View Full Version : Lucas jokes

08-20-2002, 05:41 PM
These came in over an email list I was on.

The Lucas motto: "Get home before dark."

Lucas denies having invented darkness. But, they still claim "sudden, unexpected darkness"

Lucas -- inventor of the first intermittent wiper.

Lucas -- inventor of the self-dimming headlamp.

The three position lucas switch -- Dim, Flicker and Off. Or alternately, smoke, smolder, and ignite.

The original anti-theft devices -- Lucas Electric products.

"I've had a lucas pacemaker for years, and I have never had a prob..."

If Lucas made guns; wars wouldn't start either.

Did you hear about the Lucas powered torpedo? It sank.

It's not true that Lucas in 1947, tried to get Parliment to repeal Ohm's Law. The withdrew thier efforts when they met too much resistance.

Did you hear the one about the guy that peeked into the Land Rover and asked the owner "How can you tell one switch from another at night since they all look alike? He replied, "It doesn't matter which one you use, nothing happens."

Back in the '70's Lucas decided to diversify its product line and began making vacuum cleaners. It was only product that didn't suck.

Quality Assurance phoned and advised the engineering guy that they had trouble with his design shorting out. So he made the wires longer.
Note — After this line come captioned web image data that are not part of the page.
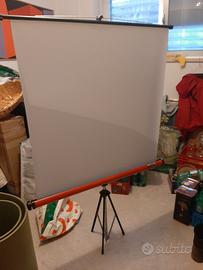 Treppiedi e schermo diapositive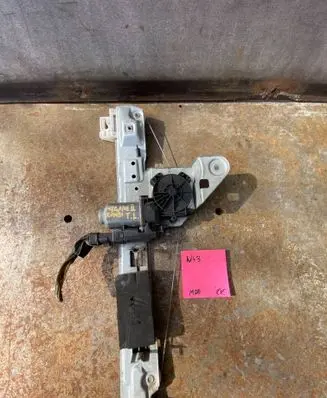 Renault Megane II Rear door window regulator with motor 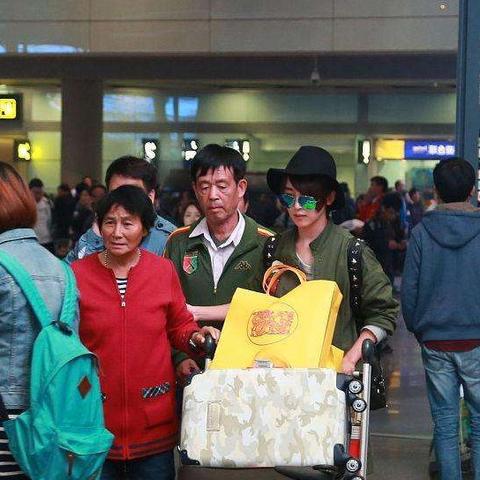 吴京谢楠事业家庭双丰收,最新动态曝光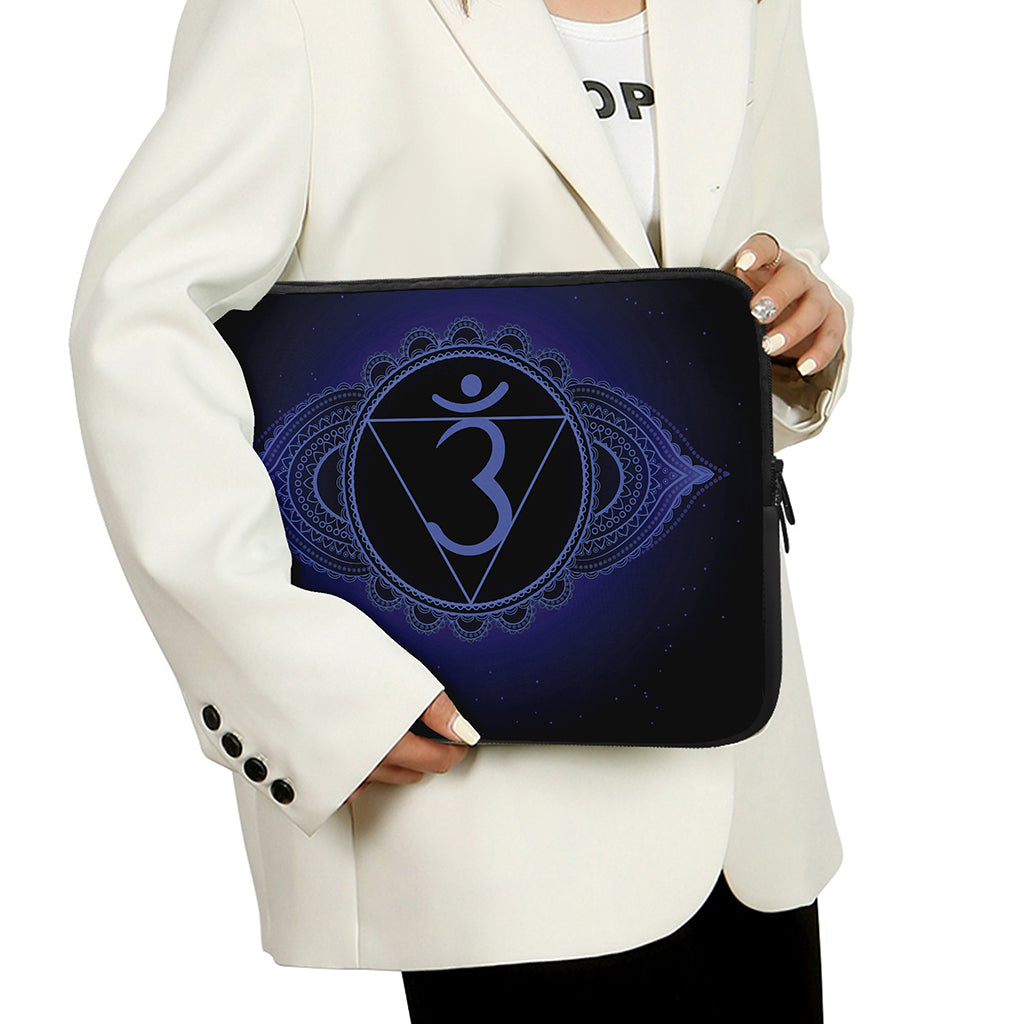 Ajna Chakra Symbol Print Laptop Sleeve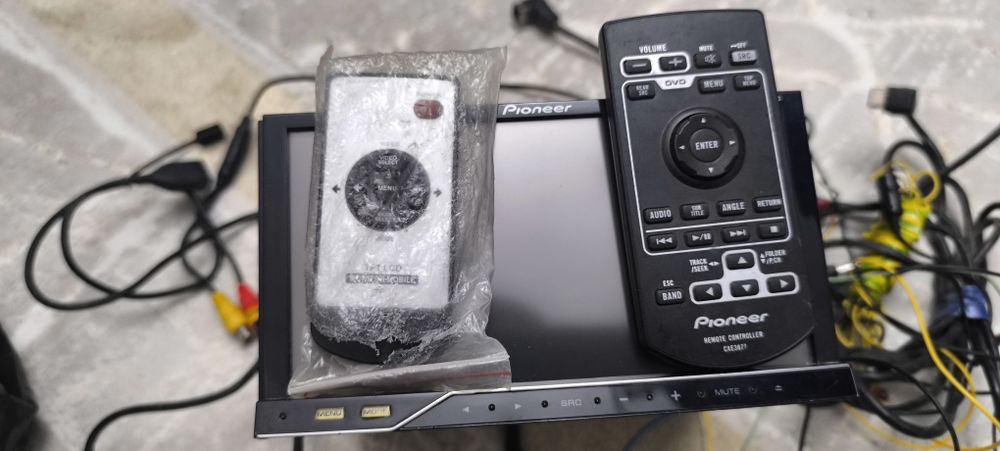 Автомагнитолла AVH-p4300DVD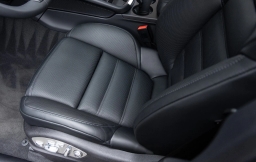 Porsche Macan Base AWD 2026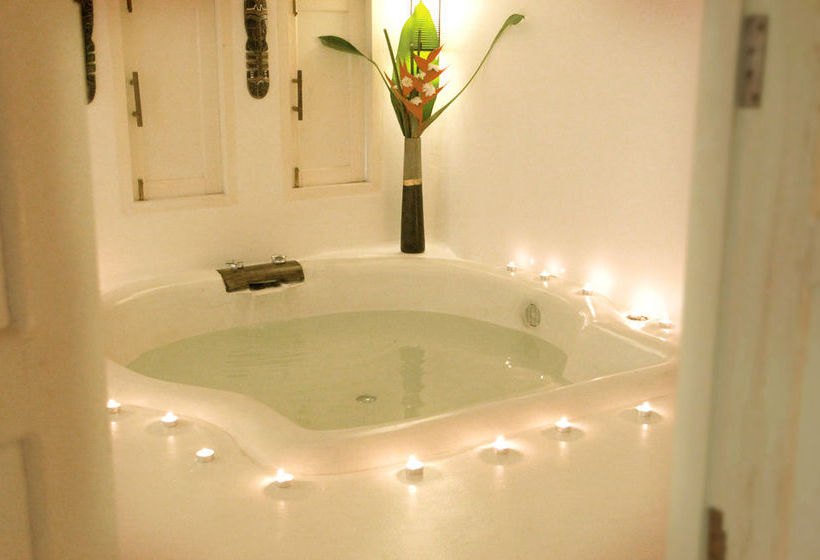 هتل Pai Island Resort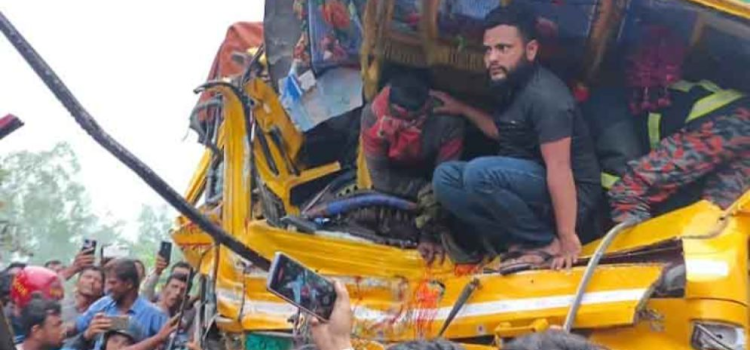 দুই ট্রাকের মুখোমুখি সংঘর্ষে প্রাণ গেল ২ চালকের
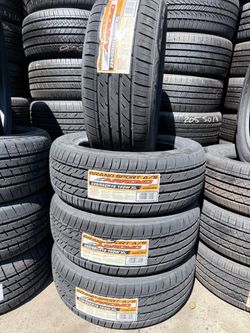Arroyo Grand Sport A/S 225/55ZR18 102W XL Tires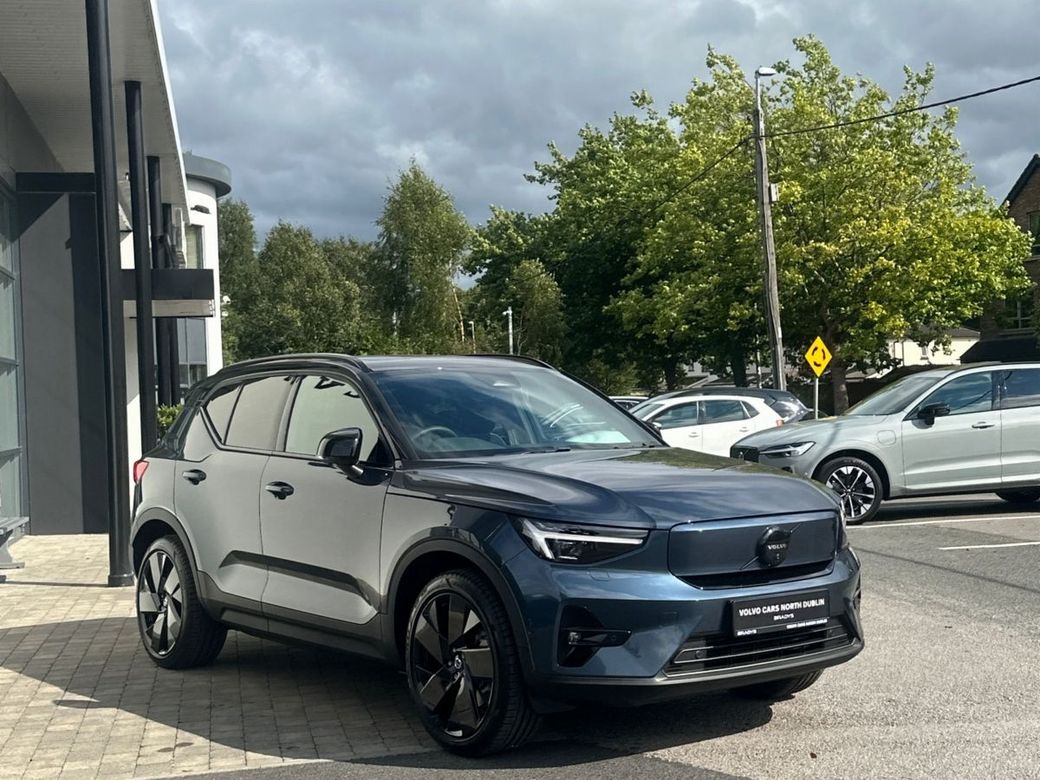 2026 Volvo EX40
Why do the English drink warm beer? Because Lucas made the refrigerators, as well.

Alexander Graham Bell invented the telephone.
Thomas Edison invented the lightbulb.
Joseph Lucas invented the Short Circuit.

Recomended procedure before taking on a repair of Lucas equipment: check the position of the stars, kill a chicken and walk three times sunwise around your car chanting: "Oh mighty Prince of Darkness, protect your unworthy servant."

Lucas systems actually use AC current; it just has a random frequency.